Roland Barthes scrute la France bourgeoise de la 4e République où les choses apparaissent et vivent leur vie sans que l’on ai besoin de les questionner. Le bon sens bourgeois. « Mais enfin Monsieur, c’est une évidence tout ça, cela va de soi ! » Son objet premier est de travailler sur les effets de pouvoir induits par les évidences. Car pour R. Barthes, justement, « Cela ne va pas de soi ! ». Il s’agit de montrer la non évidence des choses. Il s’agit de montrer la construction sous jacente.

Le mythe est un langage. Le mythe est une parole, un message. « Le mythe est un système de communication ». Derrière le Tour de France par exemple, quelque chose parle de l’idéologie dominante de l’époque.

Lorsque « Mythologies » paraît, l’auteur a 40 ans.

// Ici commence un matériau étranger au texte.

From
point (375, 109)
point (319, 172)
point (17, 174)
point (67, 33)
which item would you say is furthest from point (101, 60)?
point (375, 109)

Sémiologue tendance marxiste, R. Barthes va analyser les signes qui rendent visibles les comportements inavoués des Français et faire le portrait de la société de consommation naissante à travers ses objets de prédilection, ses goûts culinaires, ses modes et ses réclames. Il est aussi bien question de la Citroën DS que du Guide Bleu, de Pierre Poujade que de Minou Drouet, des détergents que du strip-tease, du catch que du procès Dominici… Mythologies n’est pas un catalogue d’objets anciens mais une construction des différentes facettes d’une même idéologie.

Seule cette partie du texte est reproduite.